**Task brief**
Write out the opening lines of the data word for word, up to and including the line with "Humble Juice Co. Aroma - Humble Crumble 30ml", and leave every picture and every later line out.

Segment Start: Provided records

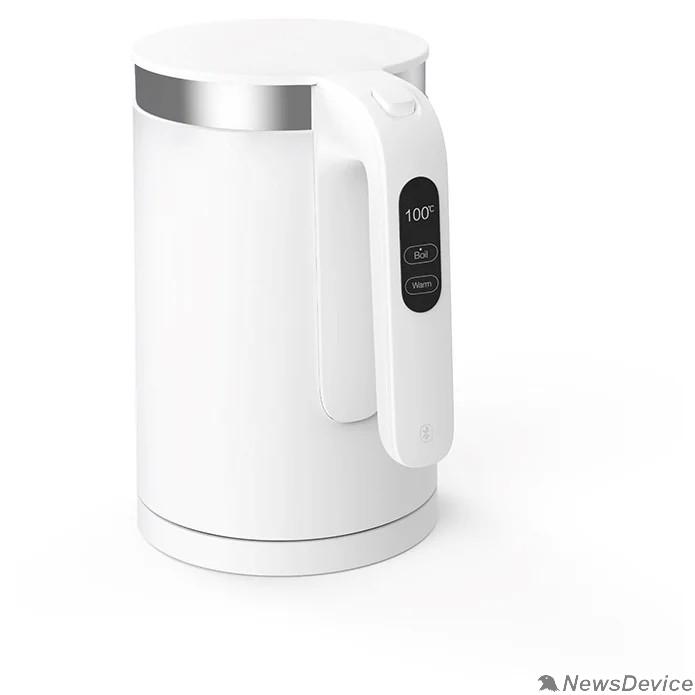 Чайники  Xiaomi Viomi Smart Kettle White Умный электрический чайник V-SK152A
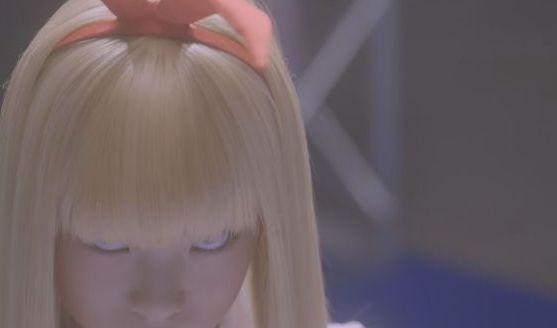 実写 映画 咲-saki- saki 咲に関連した画像-01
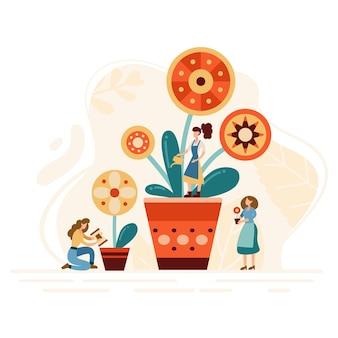 Winzige gärtner bauen pflanzen an. arbeiter, die landwirtschaftliche arbeit verrichten. neue blumen in töpfe pflanzen. vektor-illustration.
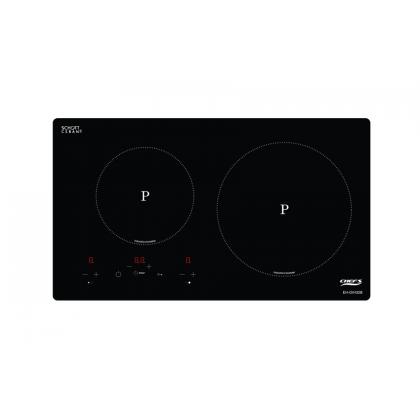 EH-DIH32B dual cooker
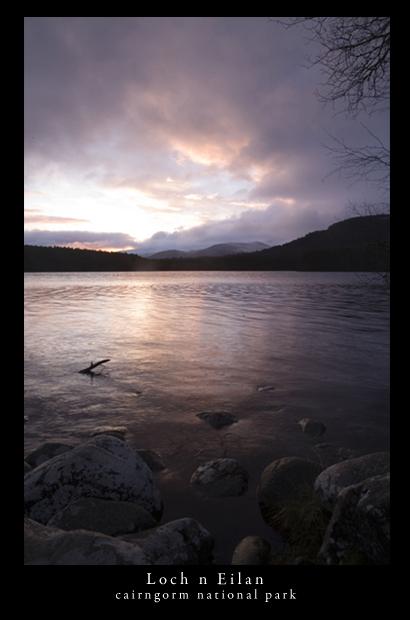 Loch n Eilan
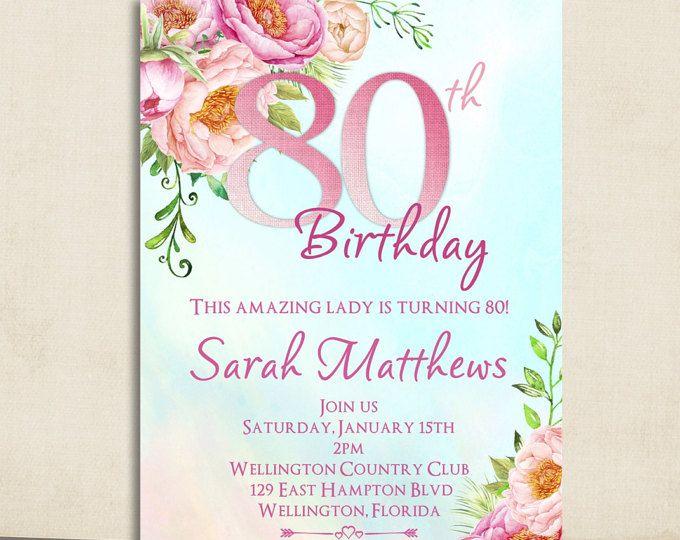 Invitación De Cumpleaños 80 Invitación Del Cumpleaños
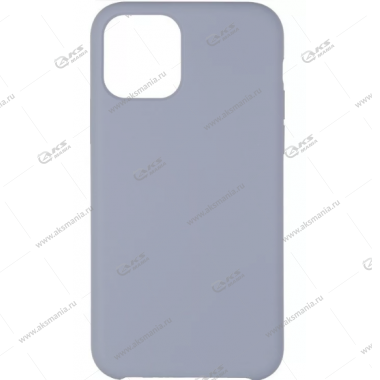 Silicone Case (Soft Touch) для iPhone 11 Pro Max пурпурно-серый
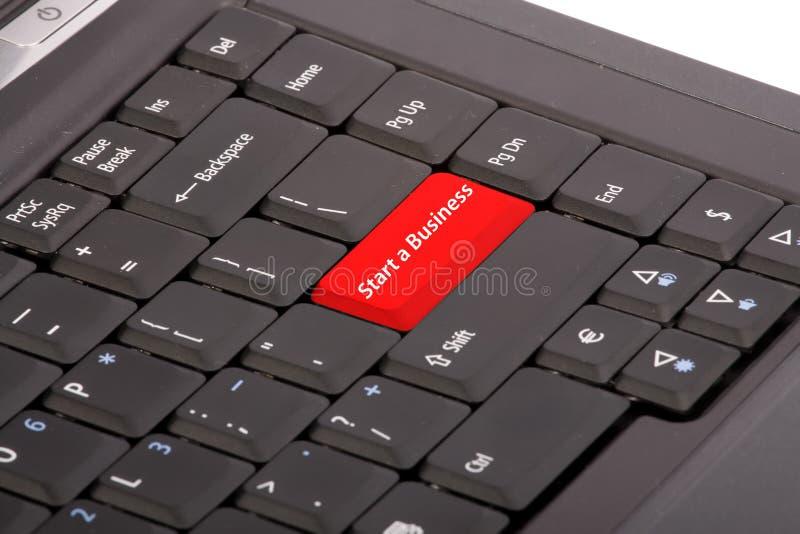 Download Computer keyboard stock image. Image of money, keyboard - 3839249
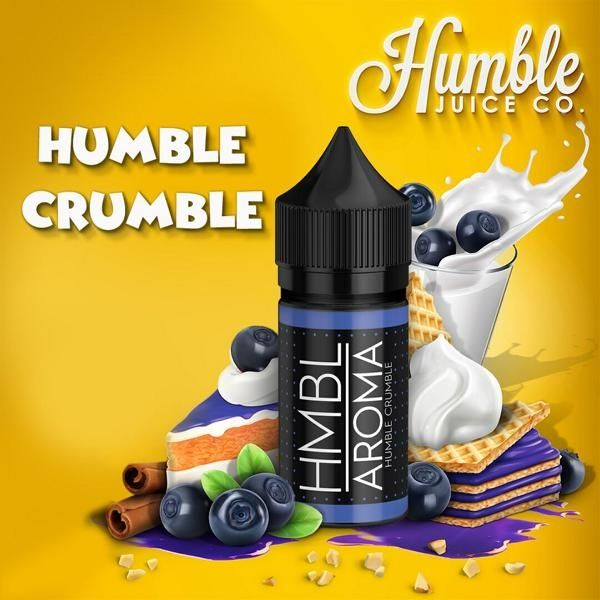 Humble Juice Co. Aroma - Humble Crumble 30ml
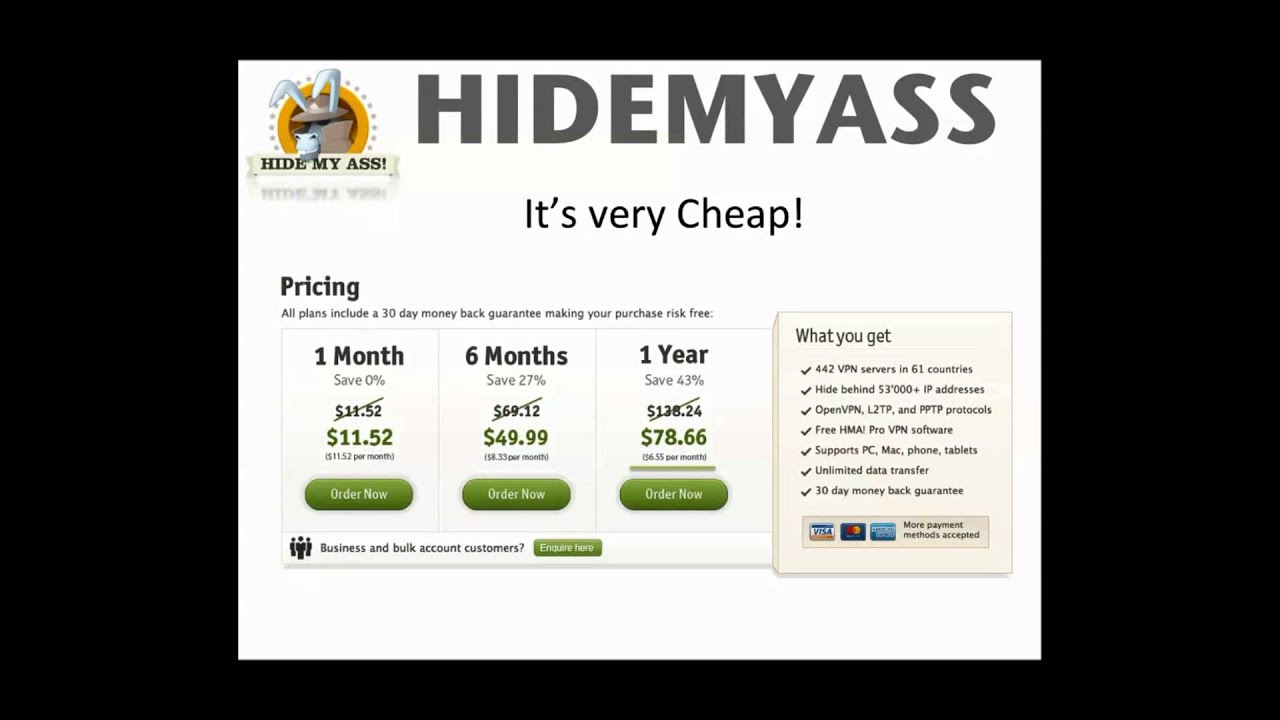 HideMyAss (HMA) Free Web Proxy Site Review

Segment End: Provided records

**Exercise response**
 Чайники  Xiaomi Viomi Smart Kettle White Умный электрический чайник V-SK152A
 実写 映画 咲-saki- saki 咲に関連した画像-01
 Winzige gärtner bauen pflanzen an. arbeiter, die landwirtschaftliche arbeit verrichten. neue blumen in töpfe pflanzen. vektor-illustration.
 EH-DIH32B dual cooker
 Loch n Eilan
 Invitación De Cumpleaños 80 Invitación Del Cumpleaños
 Silicone Case (Soft Touch) для iPhone 11 Pro Max пурпурно-серый
 Download Computer keyboard stock image. Image of money, keyboard - 3839249
 Humble Juice Co. Aroma - Humble Crumble 30ml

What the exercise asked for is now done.